Corriere del Mezzogiorno (Puglia)
Amburgo 1943, il romanzo di Lupo
Un esordio di peso. E un premio importante a un altro pugliese, Funetta
Tra narrazione e non-fiction, romanzo e ricostruzione storica, fa parlare l’esordio di Marco Lupo, tarantino a tutti gli effetti anche se nato a Heidelberg e ora residente a Torino. In Hamburg Lupo ricostruisce la tremenda estate del ’43 ad Amburgo, rasa al suolo dalle bombe alleate. E intanto un altro pugliese, Luciano Funetta, vince il premio «The Bridge» con il suo romanzo distopico Il grido.
Il sottotitolo del romanzo d’esordio di Marco Lupo, Hamburg (Il Saggiatore, Milano 2018, pp. 248, euro 21), rivela l’ossessione, il principio generatore del libro: «la sabbia del tempo scomparso», infatti, allude al rovello della memoria. Una memoria che si sforza di ricordare il passato, tra le ombre della censura, le macchie dell’oblio e i fantasmi dell’immaginazione. Una memoria iperletteraria, tesa a rubricare i fatti attraverso il filtro di autori, scritti, titoli, in una ramificazione di storie incorniciate da un meccanismo narrativo a scatole cinesi, che s’inceppa sulla pagina perduta, o sulla demenza, come un devastato Decameron contemporaneo.
C’è tanta letteratura, tanta passione per la civiltà del libro, in questo romanzo scritto da un libraio.
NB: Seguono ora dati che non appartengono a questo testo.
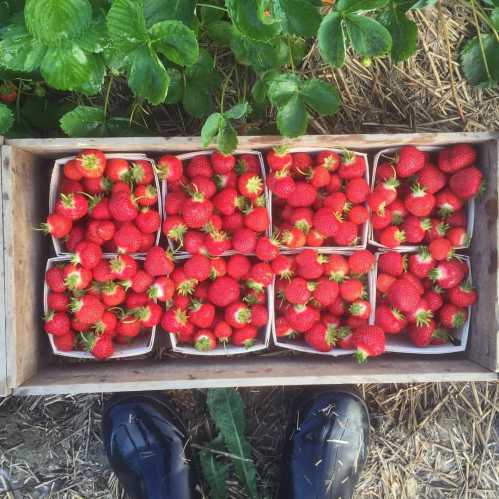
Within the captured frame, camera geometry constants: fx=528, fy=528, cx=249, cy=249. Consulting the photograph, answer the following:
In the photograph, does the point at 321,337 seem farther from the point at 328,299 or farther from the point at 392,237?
the point at 392,237

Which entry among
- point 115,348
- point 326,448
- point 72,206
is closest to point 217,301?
point 115,348

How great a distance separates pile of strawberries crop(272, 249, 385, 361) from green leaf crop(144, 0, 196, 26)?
0.56 metres

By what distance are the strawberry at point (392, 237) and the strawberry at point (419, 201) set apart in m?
0.06

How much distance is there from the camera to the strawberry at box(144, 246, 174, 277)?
3.91 feet

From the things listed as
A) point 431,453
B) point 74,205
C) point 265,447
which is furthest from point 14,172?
point 431,453

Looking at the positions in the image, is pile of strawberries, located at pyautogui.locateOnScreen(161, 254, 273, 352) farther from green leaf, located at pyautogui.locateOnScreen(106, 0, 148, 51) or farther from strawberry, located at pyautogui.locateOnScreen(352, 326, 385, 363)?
green leaf, located at pyautogui.locateOnScreen(106, 0, 148, 51)

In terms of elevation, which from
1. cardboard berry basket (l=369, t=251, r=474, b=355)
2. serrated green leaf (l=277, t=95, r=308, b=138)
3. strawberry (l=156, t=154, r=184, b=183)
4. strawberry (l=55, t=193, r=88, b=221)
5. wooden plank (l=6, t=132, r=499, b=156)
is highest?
serrated green leaf (l=277, t=95, r=308, b=138)

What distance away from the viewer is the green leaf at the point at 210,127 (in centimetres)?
106

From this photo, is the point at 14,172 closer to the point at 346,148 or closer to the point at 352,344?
the point at 346,148

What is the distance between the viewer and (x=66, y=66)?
101cm

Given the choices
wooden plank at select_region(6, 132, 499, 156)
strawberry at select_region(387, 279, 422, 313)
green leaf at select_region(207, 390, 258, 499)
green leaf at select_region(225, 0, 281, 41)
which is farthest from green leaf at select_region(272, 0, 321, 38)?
green leaf at select_region(207, 390, 258, 499)

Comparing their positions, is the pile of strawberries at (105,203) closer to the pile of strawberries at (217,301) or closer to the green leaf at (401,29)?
the pile of strawberries at (217,301)

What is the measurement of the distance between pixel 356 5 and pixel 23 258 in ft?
2.90

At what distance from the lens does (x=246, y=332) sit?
1.25 m
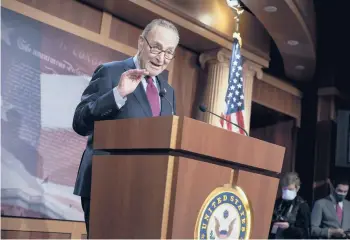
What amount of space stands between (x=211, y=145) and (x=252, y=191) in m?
0.25

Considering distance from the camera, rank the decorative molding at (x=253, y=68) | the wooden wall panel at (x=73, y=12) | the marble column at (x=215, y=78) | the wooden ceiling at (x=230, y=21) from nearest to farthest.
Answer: the wooden wall panel at (x=73, y=12) < the wooden ceiling at (x=230, y=21) < the marble column at (x=215, y=78) < the decorative molding at (x=253, y=68)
C’è anche la consapevolezza che la traccia scritta fissi le memorie, il passato ricordato o il presente che si fa passato, in una verità dislocata, in una vita distante, irriducibile al qui e ora: «Se la scrittura non è altro che una forma di nostalgia, allora ogni scrittore versa la sua manciata di polvere nella clessidra che tiene il tempo». La storia, il cui ricordo si intende qui far riaffiorare, è quella di Amburgo, della terribile tempesta di fuoco che a fine luglio 1943 rase al suolo, polverizzò, spazzò via gran parscrittori te della città e decine di migliaia di suoi abitanti. Operazione Gomorrah: una catastrofe di proporzioni bibliche, voluta dalle forze alleate e messa in atto dall’aviazione britannica, col supporto statunitense, per punire e piegare il Terzo Reich.
Per sensi di colpa collettivi o per la possanza del trauma, questa pagina infernale del secondo conflitto mondiale ha stentato a manifestarsi negli scritti dei narratori tedeschi, vittime, testimoni, eredi. Certo, c’è stata la cosiddetta «letteratura delle macerie», ci sono stati Heinrich Böll e pochi misconosciuti, c’è Marcel Beyer, a toccare il nervo scoperto della questione. Ma soprattutto c’è stato W.G. Sebald, che in Storia naturale delle distruzione ha denunciato in modo reciso l’amnesia dei letterati. Sebald è la stella polare, con riconoscimento esplicito, dell’Hamburg di Marco Lupo. Lo è per la tematica e il contesto, lo è per una scelta formale che confonde fiction e reportage, lo è per l’uso non didascalico di fotografie nel testo, lo è per l’idea che la storia debba emergere dal silenzio delle voci scomparse, che la scrittura debba registrare, fuori dai canoni e dalle finzioni di genere, una verità rimossa, differita, autocensurata.
La storia raccontata da Marco Lupo, con perizia di strumenti narrativi, è appunto la storia di un recupero memoriale, di una riemersione del e dal trauma. C’è un libraio, all’inizio e alla fine del libro, e c’è un gruppo di lettori di oggi, uomini e donne, che si incontrano ogni lunedì per condividere letture. In mezzo, ci sono i libri e i frammenti di testi e dei memoriali ritrovati. I romanzi di un certo M.D. Le memorie di una donna e del suo bambino nato in guerra e sopravvissuti in un «buco», in un rifugio sotterraneo, alla tempesta di fuoco di Amburgo. Ci sono le storie degli emigranti italiani e turchi e della ricostruzione delle città tedesche distrutte. Storie, una dentro l’altra, che rimandano una all’altra, e che fanno risuonare il rimosso della Storia, deportazioni, violenze, umiliazioni, fame, danno psichiatrico.
È una lettura insieme cerebrale e appassionante, una prova matura, che fa di questo libro una delle novità letterarie italiane più convincenti degli ultimi tempi.